My point though is different. Quaid-e-Azam Mohammad Ali Jinnah may have been a closet secularist or a closet fundamentalist. But the sovereign state of Pakistan is more than Jinnah’s closet. It is the homeland of 180 million people, each of whom has an opinion as to how this country should be run. It is their elected representatives who are supreme, not any one person.

The further point is that relying on the Quaid’s charisma to sell human rights is a fool’s game. If we are to win against the kind of people who are out there beheading our soldiers, we need to sell a picture of this country that treats it as more than the testamentary gift of Mr Jinnah.

Treating this country as Jinnah’s bequest infantilises Pakistanis and justifies a paternalistic state. What it says to the voters is that this is the Quaid’s country, you just happen to live in it. What it says to the establishment is that they are the custodians of a particular vision and that the wishes of the voters count for naught. That is hardly the basis of a free state.

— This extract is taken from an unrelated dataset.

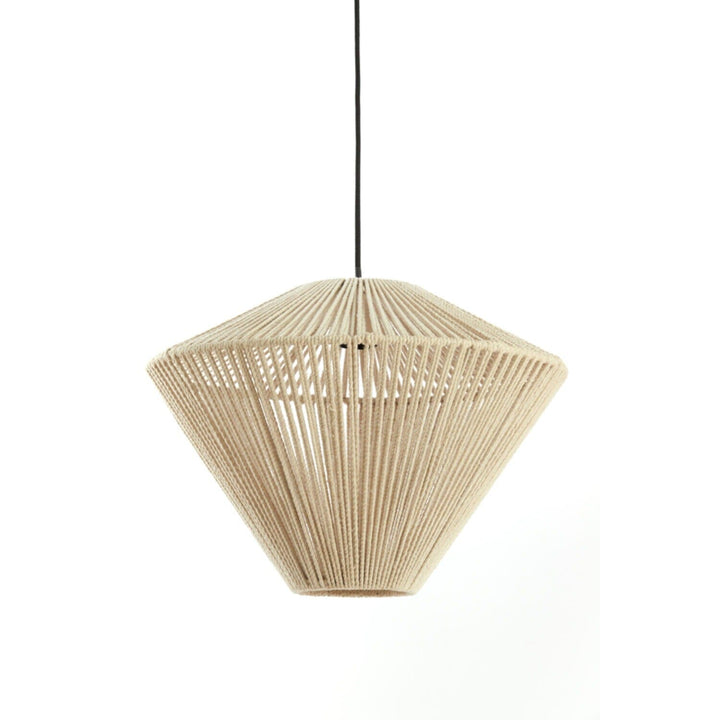 Lilila Cream Rope Detail 3 Light Pendant Ceiling Light Lighting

Pakistan is in the middle of a mortal struggle. On the one hand, we have a flawed and enfeebled state, riven with corruption, democratic only in name. On the other hand, we have the apostles of virtue, selling a simple vision in which all our problems will be solved if only we let them drag us back a millennium.

US Judge Learned Hand (1872-1961) once famously noted that, “Liberty lies in the hearts of men and women; when it dies there, no constitution, no law, no court can save it; no constitution, no law, no court can even do much to help it”. This country can only survive as a free republic if our people accept in their hearts and minds that freedom of religion is a right they need to preserve. Treating them like children doesn’t help that cause.

Published in The Express Tribune, September 4th, 2012.